- [INSTRUCTIONS TO FOLLOW]:
Starting with the line below that holds "ボンビアルコン ペット用 大型" and stopping after the line that holds "cover image of", transcribe the lines exactly, leaving out all pictures.

BEGIN STUDY MATERIAL

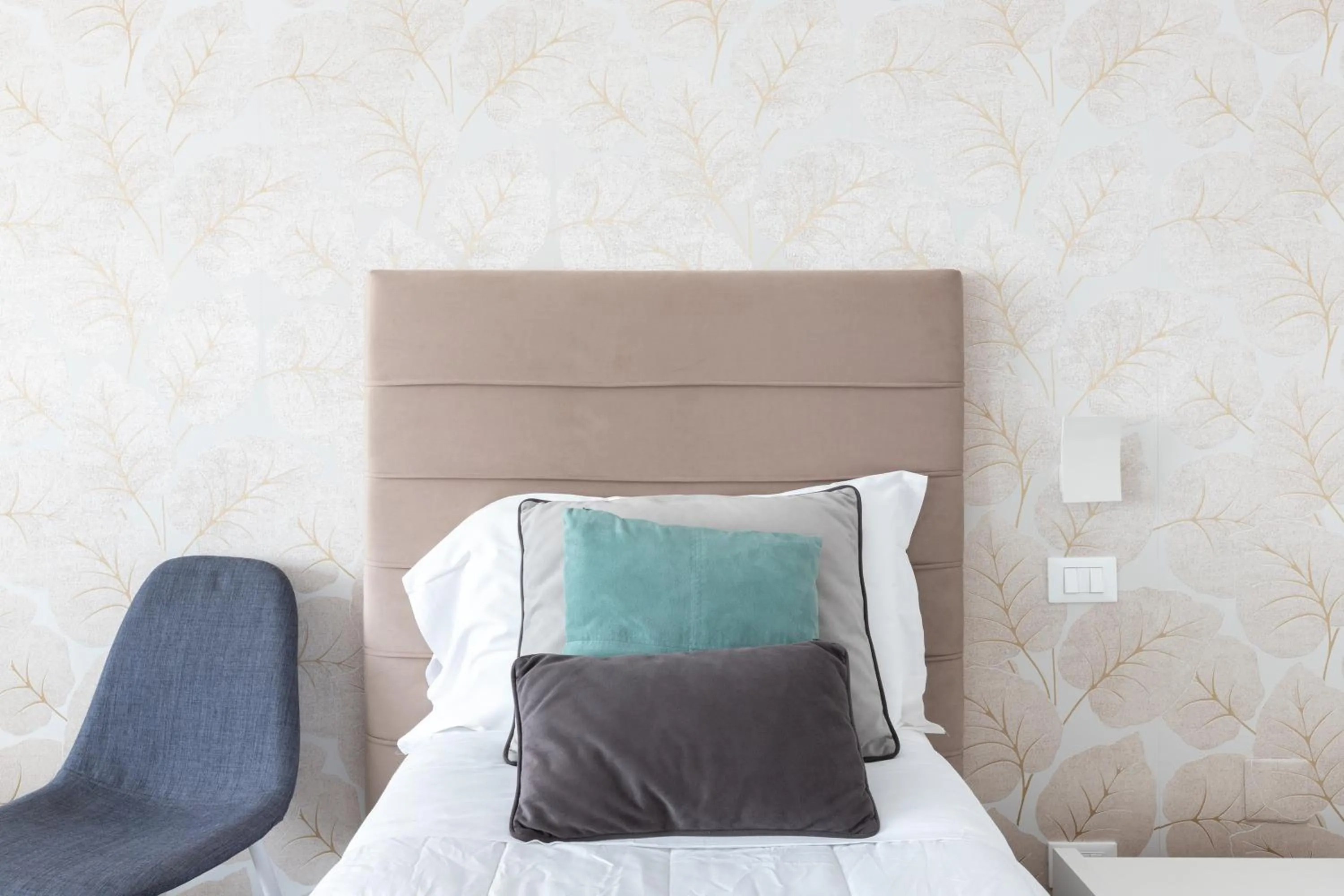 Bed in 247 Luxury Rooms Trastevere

END STUDY MATERIAL
BEGIN STUDY MATERIAL

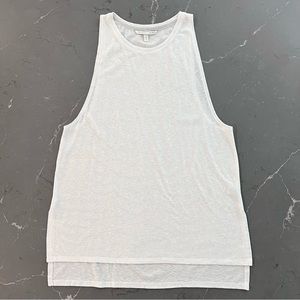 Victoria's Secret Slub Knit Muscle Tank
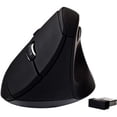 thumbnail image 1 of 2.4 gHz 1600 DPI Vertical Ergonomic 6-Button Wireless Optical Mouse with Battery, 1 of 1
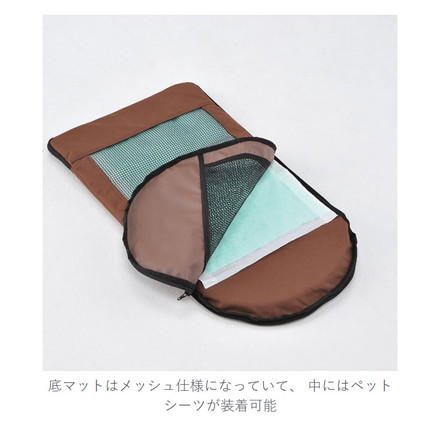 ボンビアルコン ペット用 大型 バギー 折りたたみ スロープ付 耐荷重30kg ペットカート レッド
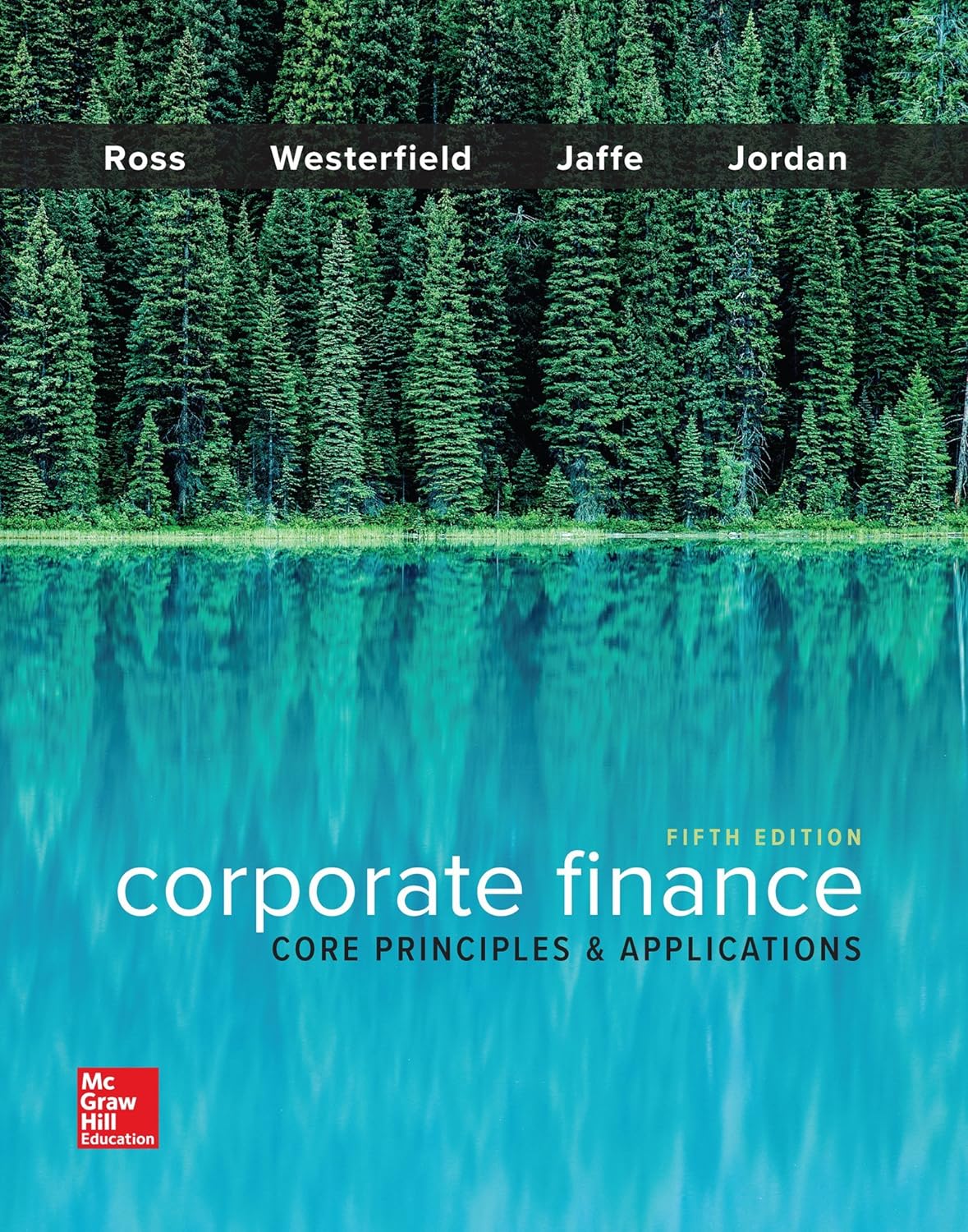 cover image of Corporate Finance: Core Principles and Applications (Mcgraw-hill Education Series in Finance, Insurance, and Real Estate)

END STUDY MATERIAL
BEGIN STUDY MATERIAL

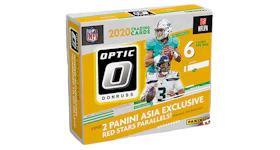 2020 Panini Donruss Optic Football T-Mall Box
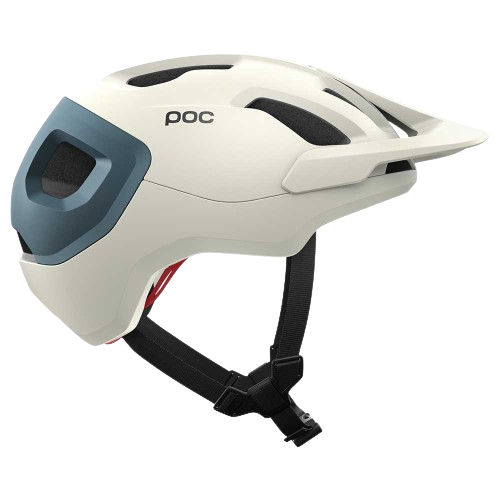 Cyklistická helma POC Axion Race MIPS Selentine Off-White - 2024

END STUDY MATERIAL

- [RESPONSE]:
 ボンビアルコン ペット用 大型 バギー 折りたたみ スロープ付 耐荷重30kg ペットカート レッド
 cover image of Corporate Finance: Core Principles and Applications (Mcgraw-hill Education Series in Finance, Insurance, and Real Estate)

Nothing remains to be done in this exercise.